> _Document excerpt_:
------------

99 new positions would cut
average class size in the early
grades to 20 students

By Crystal Kua


An improved economy could mean smaller class sizes in the early grades in Hawaii's public schools.

The House budget bill that passed yesterday includes a $2.6 million appropriation for 99 teaching positions to help reduce the average student-teacher ratio in kindergarten through second grade from 21 to 20 students in a class.

The Hawaii State Teachers Association, which lobbies each year for class-size reduction, said this is the first time the initiative has made it into the state operating budget at this stage of the game in the legislative session.

"This is a big milestone," HSTA spokeswoman Danielle Lum said. "It doesn't usually get in the budget. Usually we wait for the conference committee (toward the end of session) as to whether or not it gets in."

The student-teacher ratio had been at 20-to-1 when the Legislature in 1997 increased the number of students to 21, a move saving $3 million.

"It's been in times of a poor economy that they did that with regret," Lum said.

Lum said House Finance Chairman Dwight Takamine indicated to HSTA lobbyists that reducing class size was a priority of the House.

"The House has taken it as a very big issue for them, an important issue," Lum said. "Now, the Senate has the opportunity to take it."

------------

> _Material provided_:
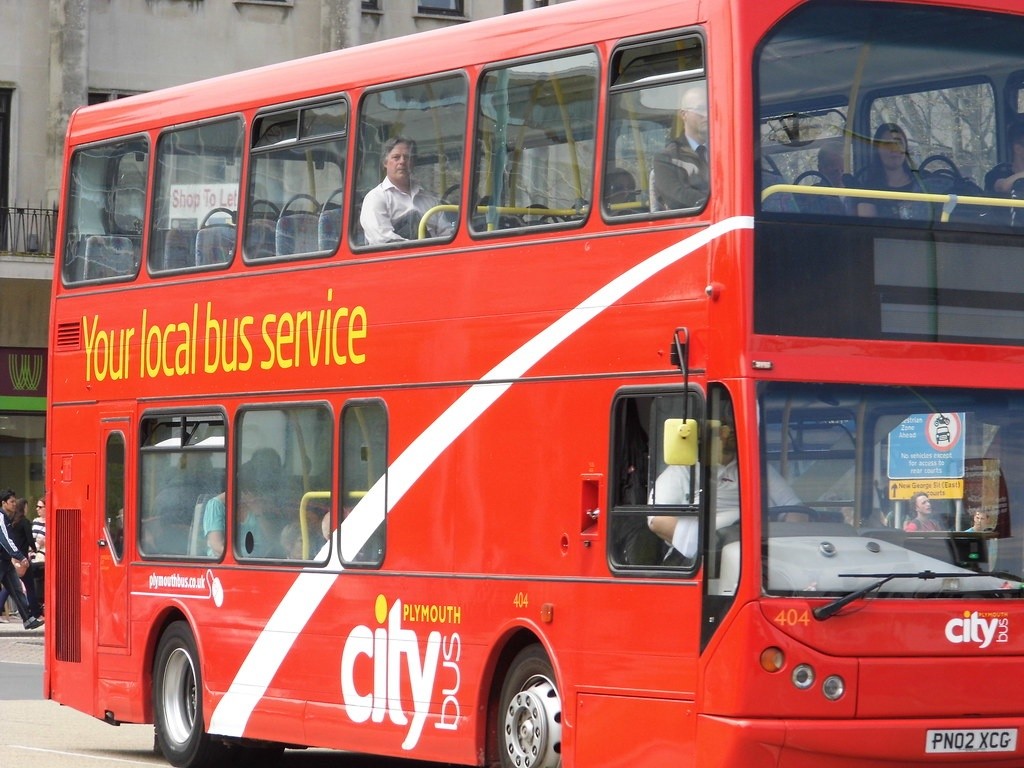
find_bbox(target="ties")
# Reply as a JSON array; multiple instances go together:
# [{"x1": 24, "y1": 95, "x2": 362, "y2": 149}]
[{"x1": 695, "y1": 146, "x2": 706, "y2": 167}]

------------

> _Tasks_:
A: List every person named in the article on reducing class sizes in Hawaii's public schools.
B: Resume the article on reducing class sizes in Hawaii's public schools, starting after its final quoted line.

> _Answers to the exercises_:
A: Crystal Kua, Danielle Lum, Dwight Takamine

B:
Lum said she doesn't know what the Senate will do now, but having the amount in the House bill is "a good sign."

In another class-size issue, the House appropriated $5.2 million for the "every child counts" policy which includes special-education students in the count of general education classroom ratios.

"We recognize and are encouraged by the positive economic signs that have emerged over the past 12 months," Takamine said. "But from the state budget perspective, we are far from being out of the woods yet."

But the House increased the Department of Education's $1 billion budget by $21 million, which is less than the $31 million the department was seeking but more than the governor's executive budget of $14 million for the department.

The proposed Department of Education operating budget would include an additional $2.7 million to complete work on the Hawaii Content and Performance Standards, $500,000 for clerical support and $700,000 for the Youth Challenge Program.

The construction budget includes $45 million in general obligation bonds for the first of a three-year program to clean up school repair and maintenance programs and $3.4 million to repair or replace playground equipment.